Wolves are controversial in Wisconsin. They were completely eliminated from the state by 1960, but recolonized the area on their own in the late 1970s – they weren’t reintroduced by humans the way they were in Yellowstone. Despite the fact that wolves pose almost zero danger to humans (and that in the rare event that wolves kill a domestic animal, the state government reimburses the owner), there are sadly still a lot of Wisconsin residents who hate and fear them. At the movies over the weekend I overheard someone walking out of a showing of The Grey, Liam Neeson’s new action movie about people stranded in Alaska defending themselves from (completely unrealistic) bloodthirsty wolves, say disgustedly “I can’t believe the state thinks those are nice animals.”

Consider me firmly in the wolves-are-awesome camp. As someone who was a little obsessed with wolves as a kid growing up in decidedly wolf-free Ohio (I devoured Julie of the Wolves and all of its sequels), always imagining wolves in pristine far-away wildernesses like Alaska or Yellowstone, it still seems surreal that now I live somewhere with wolves literally outside my door. If I get to hear them howling in the distance at least once while I’m living in Wisconsin, I will be very, very, very happy.


It was the last scheduled activity of a long, tiring, overwhelming day: a group of environmental educators, including me, was going on a wolf howl with the assistant director of the center hosting our conference. He had talked about wolf ecology for what seemed like forever as the little group of us stood on the deck outside the dining hall, shifting our feed restlessly while falling snowflakes settled onto our heads and shoulders like dandruff. Now, finally, we were following him out onto the expanse of the frozen pond, traipsing through the foot of snow covering the thick ice. Thinking of the slumbering turtles, frogs, and fish beneath my feet add to theĀ surrealistic feel of the moment. Where I’m from, it rarely stays cold enough long enough for it to really be safe to walk out onto ice. To North Woods natives standing in the middle of a frozen pond might seem normal and secure, but not to me.
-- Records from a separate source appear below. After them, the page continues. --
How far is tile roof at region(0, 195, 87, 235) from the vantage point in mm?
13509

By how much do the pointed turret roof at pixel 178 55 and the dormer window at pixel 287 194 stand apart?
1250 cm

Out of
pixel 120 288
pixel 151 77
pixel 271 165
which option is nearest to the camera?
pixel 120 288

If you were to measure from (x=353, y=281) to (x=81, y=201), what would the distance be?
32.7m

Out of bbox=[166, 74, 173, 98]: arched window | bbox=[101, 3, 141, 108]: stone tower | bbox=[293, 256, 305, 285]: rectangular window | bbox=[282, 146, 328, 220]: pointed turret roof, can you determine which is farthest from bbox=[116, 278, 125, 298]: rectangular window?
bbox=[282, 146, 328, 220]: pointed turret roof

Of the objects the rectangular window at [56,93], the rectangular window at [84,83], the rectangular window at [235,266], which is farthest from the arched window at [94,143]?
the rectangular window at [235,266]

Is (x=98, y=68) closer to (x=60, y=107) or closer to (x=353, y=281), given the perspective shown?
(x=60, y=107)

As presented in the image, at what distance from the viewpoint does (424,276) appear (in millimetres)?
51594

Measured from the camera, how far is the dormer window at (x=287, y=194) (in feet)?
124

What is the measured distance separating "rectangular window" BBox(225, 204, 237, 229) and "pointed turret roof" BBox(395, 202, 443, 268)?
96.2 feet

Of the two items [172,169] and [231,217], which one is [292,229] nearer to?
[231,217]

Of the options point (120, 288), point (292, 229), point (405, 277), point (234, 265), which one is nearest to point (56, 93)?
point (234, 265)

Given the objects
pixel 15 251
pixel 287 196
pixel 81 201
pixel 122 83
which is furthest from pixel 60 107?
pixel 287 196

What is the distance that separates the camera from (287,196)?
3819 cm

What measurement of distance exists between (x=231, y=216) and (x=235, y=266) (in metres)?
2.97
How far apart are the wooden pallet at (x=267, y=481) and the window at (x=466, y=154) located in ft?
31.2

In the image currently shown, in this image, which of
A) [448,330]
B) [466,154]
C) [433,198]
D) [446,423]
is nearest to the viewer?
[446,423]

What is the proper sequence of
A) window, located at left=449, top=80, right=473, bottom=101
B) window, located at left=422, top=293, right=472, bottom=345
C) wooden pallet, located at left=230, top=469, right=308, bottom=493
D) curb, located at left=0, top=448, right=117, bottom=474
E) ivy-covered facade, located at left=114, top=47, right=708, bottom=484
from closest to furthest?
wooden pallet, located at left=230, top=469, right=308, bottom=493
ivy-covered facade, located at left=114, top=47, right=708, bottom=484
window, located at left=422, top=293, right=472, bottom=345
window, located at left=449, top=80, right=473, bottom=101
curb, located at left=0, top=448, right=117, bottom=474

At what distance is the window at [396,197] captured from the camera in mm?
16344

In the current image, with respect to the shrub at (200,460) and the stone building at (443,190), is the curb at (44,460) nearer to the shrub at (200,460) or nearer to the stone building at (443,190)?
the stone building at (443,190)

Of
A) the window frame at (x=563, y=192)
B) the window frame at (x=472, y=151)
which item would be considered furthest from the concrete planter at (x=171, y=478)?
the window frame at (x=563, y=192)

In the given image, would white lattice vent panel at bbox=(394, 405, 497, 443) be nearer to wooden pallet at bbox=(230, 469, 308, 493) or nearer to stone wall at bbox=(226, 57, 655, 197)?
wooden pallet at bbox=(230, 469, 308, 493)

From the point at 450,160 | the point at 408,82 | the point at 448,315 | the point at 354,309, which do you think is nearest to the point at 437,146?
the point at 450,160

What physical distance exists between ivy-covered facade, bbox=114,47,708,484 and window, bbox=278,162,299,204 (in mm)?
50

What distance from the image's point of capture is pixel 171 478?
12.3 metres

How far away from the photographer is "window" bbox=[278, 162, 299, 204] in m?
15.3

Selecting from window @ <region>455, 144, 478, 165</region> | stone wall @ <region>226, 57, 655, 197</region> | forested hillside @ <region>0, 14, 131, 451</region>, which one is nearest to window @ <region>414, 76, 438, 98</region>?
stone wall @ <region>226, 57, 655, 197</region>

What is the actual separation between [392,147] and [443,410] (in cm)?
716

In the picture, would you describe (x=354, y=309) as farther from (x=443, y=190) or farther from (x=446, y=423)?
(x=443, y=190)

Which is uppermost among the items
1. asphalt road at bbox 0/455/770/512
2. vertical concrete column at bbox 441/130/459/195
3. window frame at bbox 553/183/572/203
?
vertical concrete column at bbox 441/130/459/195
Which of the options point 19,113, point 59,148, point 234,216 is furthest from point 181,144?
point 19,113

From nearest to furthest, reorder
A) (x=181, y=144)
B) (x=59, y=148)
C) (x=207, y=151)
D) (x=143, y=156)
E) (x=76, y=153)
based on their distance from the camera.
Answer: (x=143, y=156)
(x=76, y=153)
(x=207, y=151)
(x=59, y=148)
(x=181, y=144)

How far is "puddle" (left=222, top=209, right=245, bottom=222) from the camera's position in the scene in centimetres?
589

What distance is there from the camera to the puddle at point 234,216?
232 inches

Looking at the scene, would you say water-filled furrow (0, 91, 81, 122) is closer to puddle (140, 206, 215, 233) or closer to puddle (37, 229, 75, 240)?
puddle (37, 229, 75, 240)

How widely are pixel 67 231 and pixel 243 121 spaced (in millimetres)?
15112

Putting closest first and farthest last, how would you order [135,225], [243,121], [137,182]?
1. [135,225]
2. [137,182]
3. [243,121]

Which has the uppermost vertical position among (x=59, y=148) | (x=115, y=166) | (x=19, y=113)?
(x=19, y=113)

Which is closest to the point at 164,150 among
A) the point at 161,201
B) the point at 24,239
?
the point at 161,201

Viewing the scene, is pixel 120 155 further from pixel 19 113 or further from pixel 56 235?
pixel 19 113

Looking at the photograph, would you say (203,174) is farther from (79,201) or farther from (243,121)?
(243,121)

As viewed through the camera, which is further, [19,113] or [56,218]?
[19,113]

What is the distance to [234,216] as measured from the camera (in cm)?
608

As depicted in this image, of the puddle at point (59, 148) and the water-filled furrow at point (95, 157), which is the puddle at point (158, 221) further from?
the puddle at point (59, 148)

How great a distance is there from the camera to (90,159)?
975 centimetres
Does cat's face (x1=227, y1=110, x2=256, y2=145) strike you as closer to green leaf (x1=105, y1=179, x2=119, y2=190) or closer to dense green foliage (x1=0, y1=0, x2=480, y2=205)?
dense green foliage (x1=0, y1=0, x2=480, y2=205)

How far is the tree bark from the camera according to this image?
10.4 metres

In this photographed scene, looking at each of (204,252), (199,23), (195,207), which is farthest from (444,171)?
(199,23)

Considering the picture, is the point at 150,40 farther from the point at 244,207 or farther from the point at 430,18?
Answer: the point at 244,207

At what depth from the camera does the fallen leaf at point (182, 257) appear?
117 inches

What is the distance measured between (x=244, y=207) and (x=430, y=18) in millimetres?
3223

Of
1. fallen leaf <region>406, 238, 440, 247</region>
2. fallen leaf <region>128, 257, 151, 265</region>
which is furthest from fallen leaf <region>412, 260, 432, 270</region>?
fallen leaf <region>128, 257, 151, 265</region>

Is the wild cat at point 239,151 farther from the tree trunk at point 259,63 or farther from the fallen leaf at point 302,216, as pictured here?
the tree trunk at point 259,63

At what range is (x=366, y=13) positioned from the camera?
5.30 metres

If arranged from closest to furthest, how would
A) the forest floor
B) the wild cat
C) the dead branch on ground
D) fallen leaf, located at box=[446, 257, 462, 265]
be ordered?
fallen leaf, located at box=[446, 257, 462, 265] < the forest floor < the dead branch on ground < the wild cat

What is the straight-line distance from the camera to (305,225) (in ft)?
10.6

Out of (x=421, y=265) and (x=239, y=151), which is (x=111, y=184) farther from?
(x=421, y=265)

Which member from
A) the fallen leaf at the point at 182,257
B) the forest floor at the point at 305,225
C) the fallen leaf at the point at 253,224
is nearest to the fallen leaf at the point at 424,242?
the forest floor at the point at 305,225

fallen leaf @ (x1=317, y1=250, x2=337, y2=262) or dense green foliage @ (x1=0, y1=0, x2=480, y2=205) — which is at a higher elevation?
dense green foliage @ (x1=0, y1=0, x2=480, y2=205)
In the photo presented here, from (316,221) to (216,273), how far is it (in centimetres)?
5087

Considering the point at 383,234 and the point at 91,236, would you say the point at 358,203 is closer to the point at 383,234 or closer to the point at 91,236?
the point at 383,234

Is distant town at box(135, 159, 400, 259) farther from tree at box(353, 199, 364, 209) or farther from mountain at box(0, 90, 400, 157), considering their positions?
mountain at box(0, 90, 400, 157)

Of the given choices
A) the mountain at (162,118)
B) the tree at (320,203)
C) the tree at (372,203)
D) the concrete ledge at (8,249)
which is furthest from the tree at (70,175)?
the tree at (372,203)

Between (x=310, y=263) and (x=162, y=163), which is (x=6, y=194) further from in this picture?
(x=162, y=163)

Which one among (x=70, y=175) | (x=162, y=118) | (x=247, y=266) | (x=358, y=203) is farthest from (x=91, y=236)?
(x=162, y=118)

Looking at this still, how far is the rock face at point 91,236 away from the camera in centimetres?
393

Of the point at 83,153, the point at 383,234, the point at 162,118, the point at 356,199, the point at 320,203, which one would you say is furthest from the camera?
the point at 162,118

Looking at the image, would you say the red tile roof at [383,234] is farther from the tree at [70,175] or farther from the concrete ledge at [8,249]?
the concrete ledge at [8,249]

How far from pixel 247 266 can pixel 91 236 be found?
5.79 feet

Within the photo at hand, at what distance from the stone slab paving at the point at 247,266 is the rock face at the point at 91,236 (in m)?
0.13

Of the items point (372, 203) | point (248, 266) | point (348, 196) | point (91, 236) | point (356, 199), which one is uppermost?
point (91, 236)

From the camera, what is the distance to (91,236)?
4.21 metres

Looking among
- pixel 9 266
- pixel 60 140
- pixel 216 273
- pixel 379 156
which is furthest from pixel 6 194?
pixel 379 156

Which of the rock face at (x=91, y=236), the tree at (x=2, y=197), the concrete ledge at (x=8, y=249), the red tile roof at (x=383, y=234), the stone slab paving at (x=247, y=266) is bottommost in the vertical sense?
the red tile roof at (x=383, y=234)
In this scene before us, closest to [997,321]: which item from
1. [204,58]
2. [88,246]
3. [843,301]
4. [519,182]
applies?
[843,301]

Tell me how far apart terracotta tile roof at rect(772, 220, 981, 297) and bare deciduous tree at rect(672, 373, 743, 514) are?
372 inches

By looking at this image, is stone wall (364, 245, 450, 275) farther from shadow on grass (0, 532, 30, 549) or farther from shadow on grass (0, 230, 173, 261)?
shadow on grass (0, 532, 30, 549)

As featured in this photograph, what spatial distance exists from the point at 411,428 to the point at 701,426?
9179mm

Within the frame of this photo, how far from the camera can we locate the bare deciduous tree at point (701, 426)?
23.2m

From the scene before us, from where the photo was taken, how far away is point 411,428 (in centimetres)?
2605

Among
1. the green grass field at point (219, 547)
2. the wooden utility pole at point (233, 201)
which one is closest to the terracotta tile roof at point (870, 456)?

Finally the leader of the walk left us and walked to the edge of a little island nearby. Our instructions were to wait in silence for ten minutes, to let the night settle after the inevitable noise of our passing. Then he would howl and hope to entice any wolves in the area to reply.

Have you ever stood outside for ten silent, motionless minutes on a snowy night? What light there was seemed to emanate from the snow itself, which gave off a soft, silver, otherworldly glow. Ranged around me in the gloom were the other people on the walk, facing out toward the trees in every direction, hands at their sides, still as statues. The only sound came from the steadily falling snowflakes smacking gently against our shoulders. Ten minutes stretched into eternity.

The howl, when it came, cut through the night like a siren. It echoed off the trees around us, and just as it faded into silence he raised his voice again and howled a second time. We waited, but no answers came from the hills.

A shadow detached itself from the island, approached us, and resolved into the grayscale figure of the walk’s leader who’d been doing the howling. Under his breath he counted one, two, three, and on three we all threw back our heads and howled ourselves. Howling at the sky, howling full-voiced into the January night. Howling requires letting loose and forgetting your inhibitions.

The wolves still didn’t answer. It didn’t really matter. We turned and returned the way we had come, talking among ourselves, the spell broken.